XHKB-FM
- Guadalajara, Jalisco; Mexico;
- Frequency: 99.9 MHz (HD Radio)
- Branding: La Lupe

Programming
- Format: Variety hits

Ownership
- Owner: Multimedios Radio; (Radio Informativa, S.A. de C.V.);

History
- First air date: May 7, 1959 (concession) September 2, 2019 (FM)
- Former call signs: XEKB-AM (1959–2021)
- Former frequencies: 1590 kHz, 1410 kHz (–2021)

Technical information
- Licensing authority: CRT
- Class: A
- ERP: 3 kW
- HAAT: 287.5 meters (943 ft)
- Transmitter coordinates: 20°36′1.14″N 103°21′55.22″W﻿ / ﻿20.6003167°N 103.3653389°W

Links
- Website: www.lamusica.com/en/stations/xhkb

= XHKB-FM =

Radio station in Guadalajara, Jalisco

XHKB-FM is a radio station on 99.9 FM in Guadalajara, Jalisco. It is owned by Multimedios Radio and carries its variety hits format, La Lupe.

==History==

Final logo as Canal 1410

XEKB-AM received its concession on May 7, 1959. It was owned by Promotriz Radiofónica, S.A., and broadcast from Atemajac on 1590 kHz. Between 1963 and 1966, XEKB moved down the dial to 1410, eventually raising power to 25,000 watts day. The station was sold by Radiodifusoras Capital to Grupo Radiodigital Siglo XXI, later absorbed by Grupo Radio México and then Grupo Radio Centro, in 2008.

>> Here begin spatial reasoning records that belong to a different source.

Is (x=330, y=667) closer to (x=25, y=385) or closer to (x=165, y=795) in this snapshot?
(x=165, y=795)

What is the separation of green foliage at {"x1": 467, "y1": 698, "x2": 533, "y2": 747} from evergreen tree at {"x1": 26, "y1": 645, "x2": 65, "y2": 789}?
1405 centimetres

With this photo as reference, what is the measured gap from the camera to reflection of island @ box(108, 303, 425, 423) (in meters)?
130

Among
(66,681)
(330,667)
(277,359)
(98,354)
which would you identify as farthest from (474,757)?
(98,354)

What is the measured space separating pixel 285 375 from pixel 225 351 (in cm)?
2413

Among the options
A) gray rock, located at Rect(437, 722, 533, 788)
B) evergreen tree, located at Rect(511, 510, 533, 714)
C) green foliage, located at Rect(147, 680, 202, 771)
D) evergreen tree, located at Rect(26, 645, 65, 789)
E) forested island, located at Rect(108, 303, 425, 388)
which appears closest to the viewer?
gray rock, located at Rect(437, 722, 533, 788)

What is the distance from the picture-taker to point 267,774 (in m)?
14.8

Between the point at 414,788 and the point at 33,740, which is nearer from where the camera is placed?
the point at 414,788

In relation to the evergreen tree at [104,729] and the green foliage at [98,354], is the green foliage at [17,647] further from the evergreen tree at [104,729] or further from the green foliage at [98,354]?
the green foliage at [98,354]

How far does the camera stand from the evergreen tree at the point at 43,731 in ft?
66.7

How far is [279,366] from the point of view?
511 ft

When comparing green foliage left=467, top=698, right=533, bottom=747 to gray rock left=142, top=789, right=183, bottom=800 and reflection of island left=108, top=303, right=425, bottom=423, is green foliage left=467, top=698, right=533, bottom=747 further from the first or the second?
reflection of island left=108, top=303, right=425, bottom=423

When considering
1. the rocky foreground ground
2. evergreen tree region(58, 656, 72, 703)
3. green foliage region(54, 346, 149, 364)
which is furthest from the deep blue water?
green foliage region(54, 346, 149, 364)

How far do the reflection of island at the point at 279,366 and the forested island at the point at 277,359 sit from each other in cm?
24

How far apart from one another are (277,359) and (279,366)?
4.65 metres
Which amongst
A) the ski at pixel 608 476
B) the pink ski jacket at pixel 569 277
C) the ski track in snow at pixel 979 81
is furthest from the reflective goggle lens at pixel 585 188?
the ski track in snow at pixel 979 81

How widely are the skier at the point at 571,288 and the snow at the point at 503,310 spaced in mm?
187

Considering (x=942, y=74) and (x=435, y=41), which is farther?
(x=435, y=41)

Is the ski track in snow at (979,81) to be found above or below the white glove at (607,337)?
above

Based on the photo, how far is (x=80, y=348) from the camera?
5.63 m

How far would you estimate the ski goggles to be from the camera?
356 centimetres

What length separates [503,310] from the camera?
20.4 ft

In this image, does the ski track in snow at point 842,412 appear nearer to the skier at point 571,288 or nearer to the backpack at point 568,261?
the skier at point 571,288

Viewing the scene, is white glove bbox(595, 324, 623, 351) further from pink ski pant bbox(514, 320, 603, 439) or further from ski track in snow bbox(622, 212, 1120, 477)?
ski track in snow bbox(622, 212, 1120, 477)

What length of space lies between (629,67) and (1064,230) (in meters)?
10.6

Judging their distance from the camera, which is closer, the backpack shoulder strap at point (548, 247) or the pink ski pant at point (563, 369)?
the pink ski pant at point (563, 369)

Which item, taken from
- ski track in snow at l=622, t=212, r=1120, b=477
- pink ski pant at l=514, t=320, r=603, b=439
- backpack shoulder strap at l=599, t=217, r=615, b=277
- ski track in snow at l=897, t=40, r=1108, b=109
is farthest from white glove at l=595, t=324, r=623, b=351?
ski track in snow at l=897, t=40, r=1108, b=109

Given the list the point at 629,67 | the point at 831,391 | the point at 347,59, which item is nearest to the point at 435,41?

In 2019, the station conducted its second-wave migration as XHKB-FM 99.9 with 3,000 watts ERP. It was announced on August 26, 2019, days after signing on, that XHKB would begin simulcasting Alfa from XHFAJ-FM Mexico City with local advertising on September 2, 2019, bringing Canal 1410 to an end after more than 40 years.

On September 3, 2020, the station started airing the Planeta pop format, which moved from XHDK-FM 94.7. A month later, on October 9, the station left AM for good. Planeta still carried a partial simulcast of Alfa's morning show "Toño Esquinca y la muchedumbre". A sale to Grupo Radio Digital, owner of stations primarily in southeastern Mexico, was announced in October 2021 by that company but never carried out.

Planeta announced it was ceasing operations on December 22, 2022. Two days later, the station switched to the La Lupe adult hits format from Multimedios Radio. Multimedios then received the concession in May 2023.